### [WORK TO BE COMPLETED]
From the records below, copy out every line that contains the word "distance".

### [SUPPLIED MATERIAL]
START

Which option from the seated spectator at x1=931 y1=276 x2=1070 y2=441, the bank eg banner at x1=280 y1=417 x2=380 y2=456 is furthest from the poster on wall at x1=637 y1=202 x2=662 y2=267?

END
START

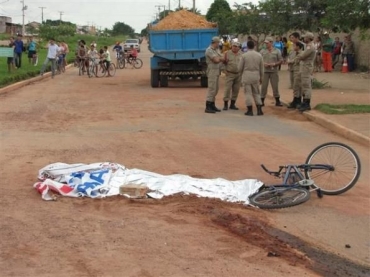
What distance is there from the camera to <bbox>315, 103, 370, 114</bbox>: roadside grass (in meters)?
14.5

END
START

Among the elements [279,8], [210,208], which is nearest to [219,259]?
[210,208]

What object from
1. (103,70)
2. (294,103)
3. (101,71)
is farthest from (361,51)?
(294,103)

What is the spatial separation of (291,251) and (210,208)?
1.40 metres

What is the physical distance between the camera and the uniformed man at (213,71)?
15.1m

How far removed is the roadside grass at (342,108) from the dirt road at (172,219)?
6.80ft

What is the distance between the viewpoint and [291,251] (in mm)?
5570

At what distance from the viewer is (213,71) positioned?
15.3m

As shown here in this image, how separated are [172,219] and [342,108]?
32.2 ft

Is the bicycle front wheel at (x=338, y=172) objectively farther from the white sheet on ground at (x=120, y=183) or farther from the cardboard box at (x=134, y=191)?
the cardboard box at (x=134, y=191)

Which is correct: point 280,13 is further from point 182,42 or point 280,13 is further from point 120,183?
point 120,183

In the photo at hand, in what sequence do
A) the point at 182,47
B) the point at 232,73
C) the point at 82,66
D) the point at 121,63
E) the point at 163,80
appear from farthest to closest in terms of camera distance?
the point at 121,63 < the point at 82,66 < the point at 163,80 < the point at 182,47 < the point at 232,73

END

### [CORRECT OUTPUT]
What distance is there from the camera to <bbox>315, 103, 370, 114</bbox>: roadside grass (in meters)?
What is the physical distance between the camera and the uniformed man at (213,71)?
What is the distance between the viewpoint and [291,251] (in mm)?
At what distance from the viewer is (213,71) positioned?
appear from farthest to closest in terms of camera distance?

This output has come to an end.